We started our project early in May and after a training session with our mentor Greg Hallinan from NUIG we made our first observation on May 11th with the Faulkes Telescope.

We managed to get a total of 14 hours of actual observations done, almost equal in May and June. We were unable to observe about 13 hours of observation time which we had booked, due to the bad weather and telescope malfunctions. During that time we observed just under 20 microlensing targets and made 165 individual observations.

We have 15 blog posts so far. It is impossible to estimate the time we have spent on the blog, as we work on it in our own time, as well as in a group. As we have said before, the blog is divided into 2 aspects: writing the entries and IT. We have all spent a considerable length of time on our blog, especially since we had no previous experience with blogs before.

We have also received an email from the Faulkes Telescope mailing list asking school groups to help with another project involving Pluto. We will post a separate entry to explain our small part in this project.

Our project for this challenge has also been a part of the LCOGT microlensing project. This has been quite enjoyable and a great experience.

So, that is a basic summary of our project so far. It is now time to thank everyone again. Special Thanks to Mr. Ryder and Ms. Herbert for getting us involved in this project. A very important thank you to Gregg Hallinan for choosing such an interesting project that is part of a much larger world wide project. A big thank you to Yiannis Tsapras and Edward Gomez of LCOGT for contacting us, providing support, and helping us with our problems regarding the microlensing targets and lightcurves.

Pluto's Rotational Lightcurve

As part of the BAA (British Astronomical Association) to determine Pluto's rotational lightcurve the schools taking part in the Faulkes challenge have been asked to use a small part of their observing session to image Pluto.

Pluto's rotational lightcurve hasn't been observed since it was studied in 1995 by the Hubble Telescope. Since that time a dwarf planet has moved further away from the sun and there are indications that the cooling of the planet may have caused a change in the atmosphere and/or weather on Pluto, which might very well be visible if the rotational lightcurve is measured. This particular dwarf planet is a very slow rotator taking about 6.4 days to turn once.

The group of astronomers in charge of the faulkes telescope want us to take one RGB image to go towards their research.
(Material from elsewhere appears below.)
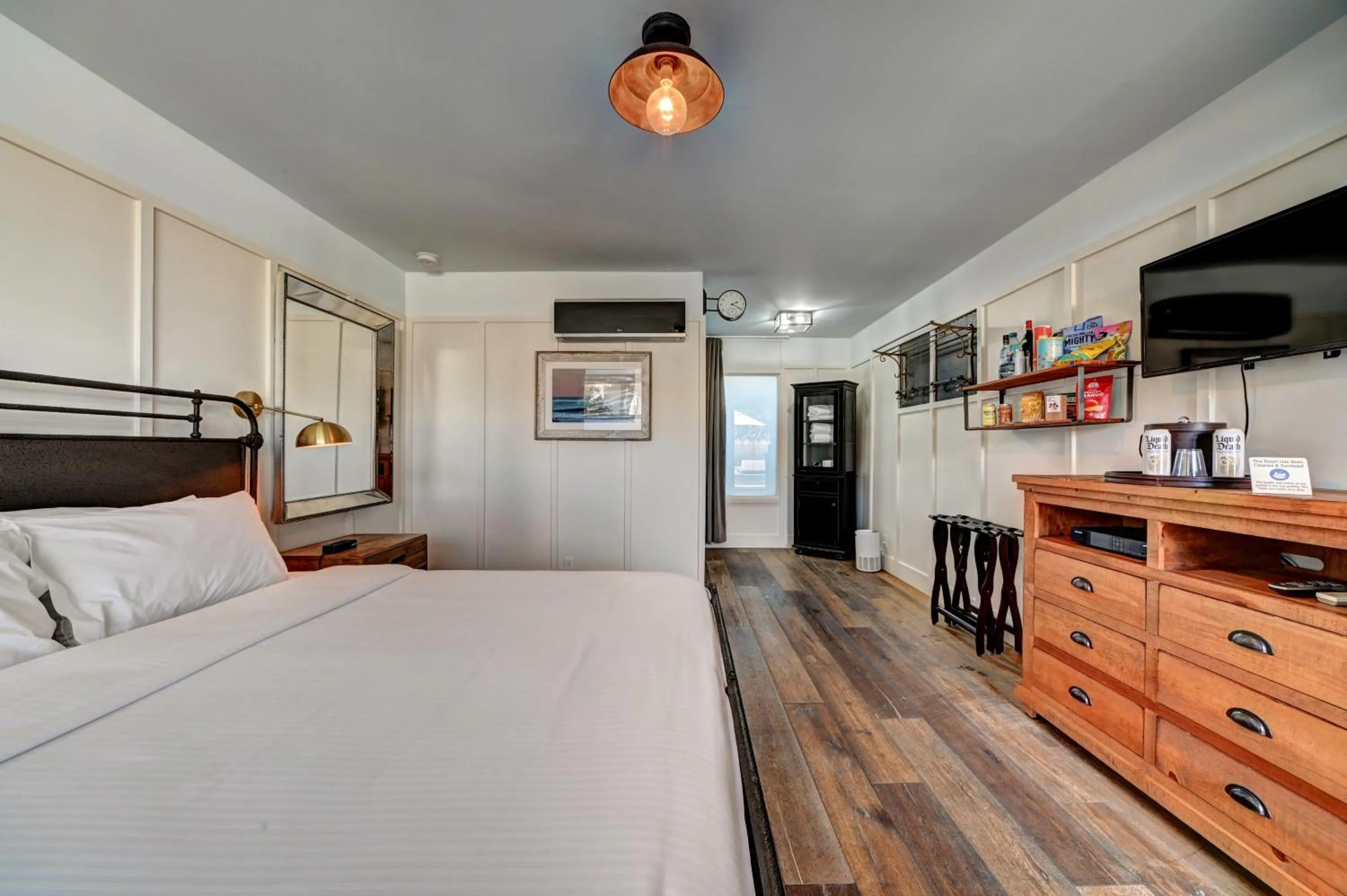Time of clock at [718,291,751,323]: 2:19
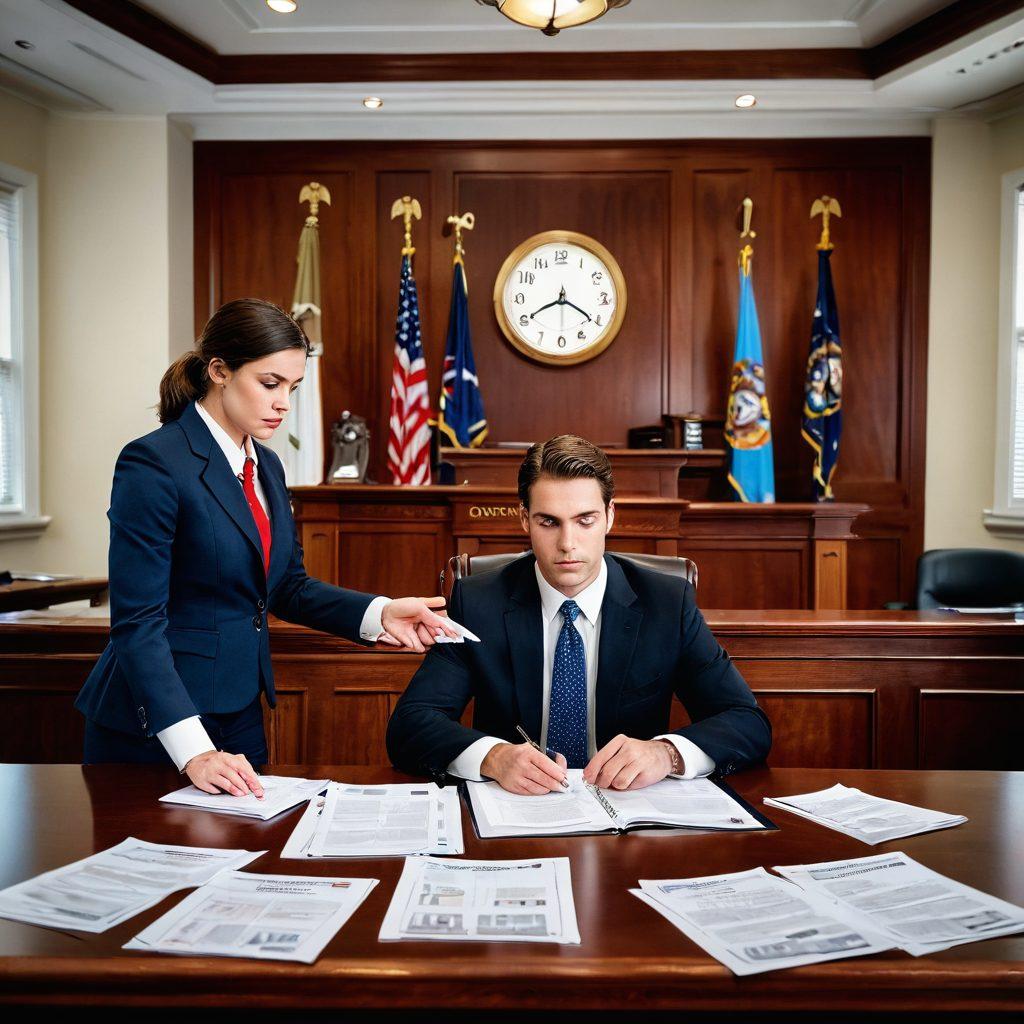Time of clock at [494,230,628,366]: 8:20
An RGB image, sometimes referred to as a truecolour image, is a method a taking a picture that defines red, green, and blue color components for each individual pixel. RGB images do not use a palette. The color of each pixel is determined by the combination of the red, green, and blue intensities stored in each color plane at the pixel's location. Which means that they take 1 red, 1 green and 1 blue picture and mix them together to get the real colours.
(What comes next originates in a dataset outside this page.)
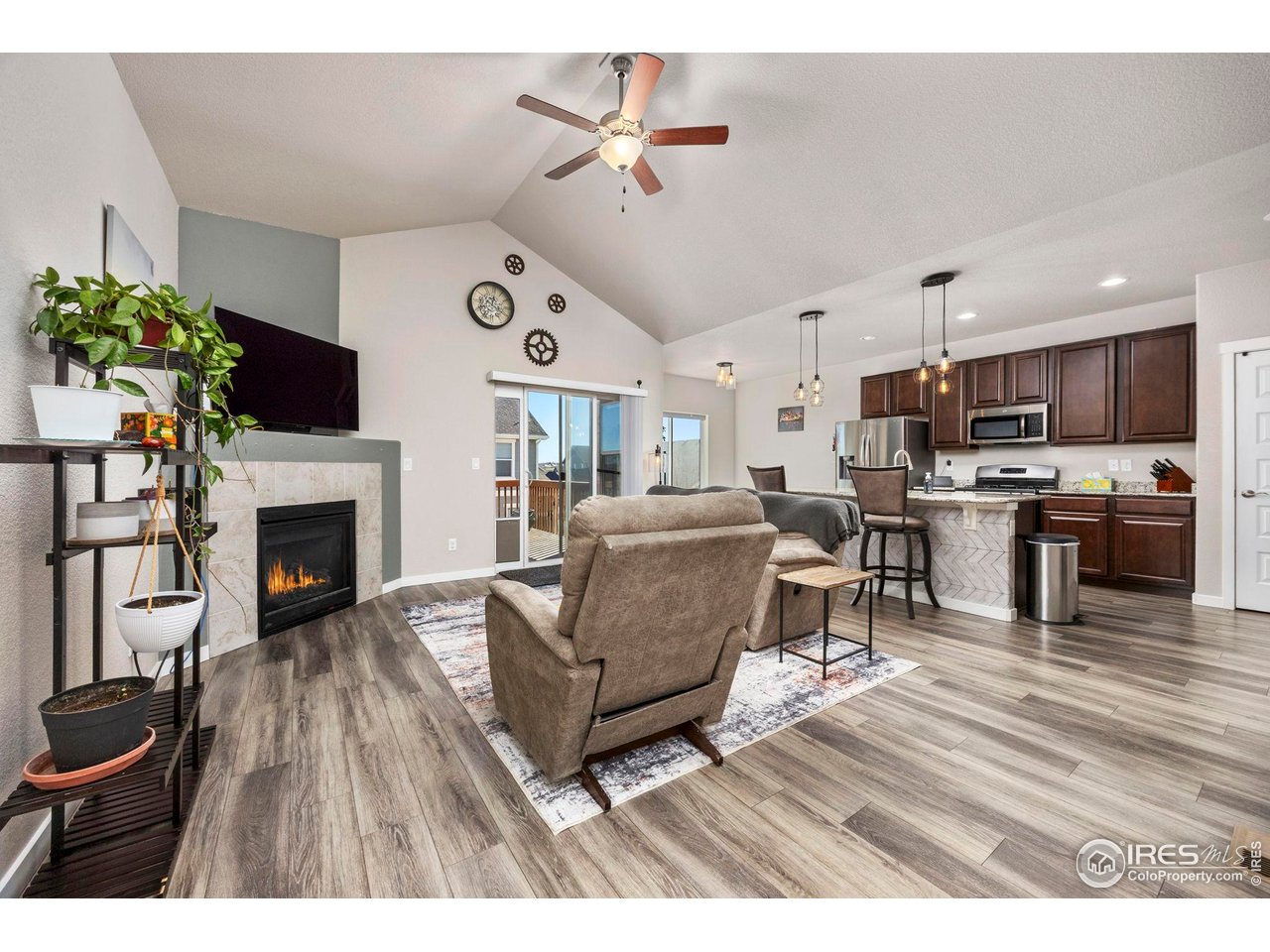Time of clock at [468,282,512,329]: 12:19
We attempted to take a picture of Pluto but, unfortunately, the telescope was closed due to bad weather. We will try again during our next session if we are granted more time. It was very exciting and an honor to be asked to help the BAA's campaign and research and we hope to post our picture of Pluto as soon as possible.

This is a good site with information on pluto

Tuesday, June 9, 2009

Great news and observations

We have been in contact with Edward Gomez of LCOGT these past few weeks, and we have just heard some very nice news. Our team have been contributing greatly to the microlensing project. We have had more success than the actual astronomers! We have been booking the telescope for around 2 o'clock as much as possible (it fits in with lunch and school well). This turns out to be a very lucky turn for us, as we seem to be observing with the clearest skies.

This has made us feel rather proud about our project, as we are just a small school group, but we have been contributing even more than we thought.

Our observing has also been smooth lately. However, with 98% humidity last Friday, and a weather warning today, it is unlikely that we will get our desired 25 pictures today.

There is still no word on the judging of the blog, so we shall continue as we have until we are told otherwise. Even now the judges may be looking at our blog, so we have been tightening things up, and hoping for good news.